Village gets first peek at Southfield Road Overlay District outline
Posted November 26, 2013
BEVERLY HILLS — Taller mixed-use buildings, walkability, green space and more efficient use of parking are among the highlights of the long-awaited Southfield Road Corridor Overlay District plans that the Village Council will consider for approval next month.
Brad Strater and Sherrin Hood of LSL Planning Inc. introduced the plan for a first reading at the Nov. 19 regular council meeting.

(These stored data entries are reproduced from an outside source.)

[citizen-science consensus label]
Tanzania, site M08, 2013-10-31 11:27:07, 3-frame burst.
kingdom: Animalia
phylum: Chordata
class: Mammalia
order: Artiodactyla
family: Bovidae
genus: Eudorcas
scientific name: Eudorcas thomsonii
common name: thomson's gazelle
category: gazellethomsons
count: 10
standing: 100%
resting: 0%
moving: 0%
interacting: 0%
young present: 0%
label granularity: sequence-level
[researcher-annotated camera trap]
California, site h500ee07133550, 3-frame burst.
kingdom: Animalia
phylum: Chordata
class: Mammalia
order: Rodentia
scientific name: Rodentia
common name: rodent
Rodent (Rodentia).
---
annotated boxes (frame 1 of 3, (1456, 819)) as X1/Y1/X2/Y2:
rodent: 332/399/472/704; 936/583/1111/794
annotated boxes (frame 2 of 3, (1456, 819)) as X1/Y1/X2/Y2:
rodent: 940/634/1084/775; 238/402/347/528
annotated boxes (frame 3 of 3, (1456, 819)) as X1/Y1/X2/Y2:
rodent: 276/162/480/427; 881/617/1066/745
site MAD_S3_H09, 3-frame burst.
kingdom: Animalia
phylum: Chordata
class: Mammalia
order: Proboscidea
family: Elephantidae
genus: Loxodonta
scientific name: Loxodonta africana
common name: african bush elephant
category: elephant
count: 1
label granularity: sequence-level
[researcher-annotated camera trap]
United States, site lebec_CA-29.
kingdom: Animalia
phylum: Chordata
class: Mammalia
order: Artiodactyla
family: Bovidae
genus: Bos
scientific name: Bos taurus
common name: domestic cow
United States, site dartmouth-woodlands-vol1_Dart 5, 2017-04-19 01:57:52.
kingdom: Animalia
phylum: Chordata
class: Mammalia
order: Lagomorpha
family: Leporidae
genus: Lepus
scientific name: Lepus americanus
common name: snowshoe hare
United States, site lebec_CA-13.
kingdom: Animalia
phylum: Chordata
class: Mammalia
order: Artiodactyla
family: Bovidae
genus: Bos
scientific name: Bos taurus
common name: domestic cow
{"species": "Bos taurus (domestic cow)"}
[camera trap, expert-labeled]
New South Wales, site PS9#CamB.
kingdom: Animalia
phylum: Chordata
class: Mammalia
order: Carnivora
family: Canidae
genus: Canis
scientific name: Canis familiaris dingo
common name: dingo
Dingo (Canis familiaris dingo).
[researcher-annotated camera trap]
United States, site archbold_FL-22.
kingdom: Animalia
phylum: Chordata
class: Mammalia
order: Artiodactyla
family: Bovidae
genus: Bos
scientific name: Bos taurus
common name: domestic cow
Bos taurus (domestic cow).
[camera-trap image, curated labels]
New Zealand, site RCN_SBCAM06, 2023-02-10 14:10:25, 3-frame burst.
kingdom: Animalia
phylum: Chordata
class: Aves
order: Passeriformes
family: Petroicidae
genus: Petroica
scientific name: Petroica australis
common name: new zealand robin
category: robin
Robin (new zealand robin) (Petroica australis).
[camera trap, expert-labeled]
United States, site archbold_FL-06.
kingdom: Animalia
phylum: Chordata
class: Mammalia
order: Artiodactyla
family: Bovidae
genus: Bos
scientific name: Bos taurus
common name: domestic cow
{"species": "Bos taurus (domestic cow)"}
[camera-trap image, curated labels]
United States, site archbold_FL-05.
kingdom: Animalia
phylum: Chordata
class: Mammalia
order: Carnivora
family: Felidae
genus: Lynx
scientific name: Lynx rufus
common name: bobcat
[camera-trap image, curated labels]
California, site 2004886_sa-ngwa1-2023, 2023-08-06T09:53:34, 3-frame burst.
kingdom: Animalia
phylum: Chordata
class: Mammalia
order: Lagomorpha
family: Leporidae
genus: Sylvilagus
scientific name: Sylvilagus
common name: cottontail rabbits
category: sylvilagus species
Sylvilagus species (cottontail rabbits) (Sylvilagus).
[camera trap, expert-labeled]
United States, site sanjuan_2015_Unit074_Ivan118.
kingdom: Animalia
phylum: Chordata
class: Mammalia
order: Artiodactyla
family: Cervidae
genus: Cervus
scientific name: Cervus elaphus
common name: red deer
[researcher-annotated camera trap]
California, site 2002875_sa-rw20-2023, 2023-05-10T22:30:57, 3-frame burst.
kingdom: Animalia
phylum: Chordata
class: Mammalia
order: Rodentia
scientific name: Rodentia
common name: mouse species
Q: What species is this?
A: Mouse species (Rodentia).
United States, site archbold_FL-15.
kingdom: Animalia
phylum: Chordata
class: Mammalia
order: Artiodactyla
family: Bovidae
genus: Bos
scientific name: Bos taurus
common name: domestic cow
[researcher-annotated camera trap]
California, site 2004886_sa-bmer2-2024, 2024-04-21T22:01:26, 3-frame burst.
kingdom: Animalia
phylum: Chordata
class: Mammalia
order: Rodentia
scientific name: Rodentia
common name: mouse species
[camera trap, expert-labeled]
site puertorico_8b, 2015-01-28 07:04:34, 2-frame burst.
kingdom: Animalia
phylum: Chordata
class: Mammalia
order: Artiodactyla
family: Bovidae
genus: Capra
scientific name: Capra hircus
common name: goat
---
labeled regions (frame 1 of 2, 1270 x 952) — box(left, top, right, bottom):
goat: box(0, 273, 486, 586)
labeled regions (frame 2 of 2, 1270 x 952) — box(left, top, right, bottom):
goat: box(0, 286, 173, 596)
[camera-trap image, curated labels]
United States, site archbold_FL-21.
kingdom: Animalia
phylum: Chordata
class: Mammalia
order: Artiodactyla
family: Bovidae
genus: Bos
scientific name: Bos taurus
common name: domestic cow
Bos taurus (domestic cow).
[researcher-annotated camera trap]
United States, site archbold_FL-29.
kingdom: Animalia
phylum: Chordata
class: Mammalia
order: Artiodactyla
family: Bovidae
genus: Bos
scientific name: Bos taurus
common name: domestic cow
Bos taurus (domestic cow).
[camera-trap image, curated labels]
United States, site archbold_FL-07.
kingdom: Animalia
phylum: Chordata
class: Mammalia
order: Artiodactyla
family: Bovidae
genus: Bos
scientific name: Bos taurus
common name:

The plan details the future development of the Village Center near the intersection of 13 Mile and Southfield Road, as well as the transition to a form-based code that will be the basis for development and expansion in the corridor going forward.
“This took a little longer getting to you than we expected, but it’s because your Planning Commission really dove into it and spent a lot of hours taking pictures and fine tuning, and going back and case-studying to make sure the ordinance would actually work,” Strater said.
“We had public workshops and meetings with business owners, so a lot of input went into it.”
The village has been contemplating what direction to take for future development and improvements along the corridor since 2008, and worked for more than two years to reconfigure the sign ordinance.
Strater said the idea of the Village Center is to make it feel like more of a unique place, with a mix of uses and designs. The Village Center includes the west side of Southfield Road from 13 Mile to Beverly Road.
“We also consider the Village Center to include Southfield Township across the street, the shopping center and the uses on the southwest corner,” he said.
“The idea was to create a sense of place to encourage economic development, a sound economic resource for the village and also to add to the quality of life so residents would have a place they could call their own in addition to the park and the schools.”
Strater said the Planning Commission felt that traditional zoning would not work to achieve the vision of the Village Center, “because zoning regulates uses and has minimum standards for setbacks.”
“That resulted in buildings like McDonald’s, that was set way back off of the road, and other buildings set closer,” he said.
“We are looking at a new type of regulation known as form-based code, which looks at the form of the building (location, height, scale, mass and site design) as just as or more important than the uses.”
The plan calls for:
• Taller mixed use buildings.
• Buildings closer to the street.
• More walkability, shared parking and shared access.
• Better traffic flow.
• Better places to walk.
Strater said the plan might also include a service drive connecting all uses, “but there’s flexibility in the code so that other designs would fit in.”
Hood said the main component she looked to was the design guidelines — trying to prescribe where buildings should be located in order to create more unity and cohesion.
“There would be increased height as you proceed toward the intersection of 13 Mile and Southfield, and that would transition lower as you get closer to the residential neighborhoods,” she said.
The greatest allowed height at the intersection would be three stories, with the possibility of an additional story “if the Planning Commission feels there’s an element that promotes the vision of the redevelopment plan.”
Hood said she envisions a rear internal main road in the center, with Southfield Road and 13 Mile being the main street scape.
“Those are places we’re going to be most rigid, in terms of parking location and making sure the building is the most prominent feature on the site,” she said.
“We also want to make sure of the quality of the materials used. The theory is, if you invest in the part of the site that lasts the longest, which is the building, now you’ve created the character you’re looking for, and hopefully the uses follow suit. The concept is that the marketplace will drive the uses.”
The new code will allow for the continuation of existing uses so as not to step on the toes of existing businesses, Hood said. For existing businesses looking to expand, minor expansions up to 10 percent of the building could be done under the existing ordinance. For expansions of between 10 and 25 percent, businesses would be asked to meet the form of the ordinance “as best they can” to bring the building closer to conformity. Anything beyond 25 percent would be required to meet all design facade requirements and form-based standards of the ordinance.
“In applying the code, we’re going to be dealing with a lot of flexibility. We’re going to have to adjust on what’s actually there or what makes the most sense,” she said.
Slater said the project has generated much interested from property owners and residents alike.
“A couple of them said to get right on with it because they’d like to see the investment in the right-of-way redevelopment so they would stay in the area,” he said.
“We heard from residents to respect the businesses that are there today, to make sure this was not a way of chasing the existing businesses out, but to make them stronger — and certainly the core businesses that are there today, we’d like to see them remain.”
Council President Tim Mercer said the plan will be up for a second reading and public hearing at the Dec. 3 regular meeting.
“Ms. Hood will be back to answer questions, and that will be the time for the public to have a say at this. We thought it was important to bring this forward tonight so people could see the plan, have some time to look at it and bring it back to public hearing.”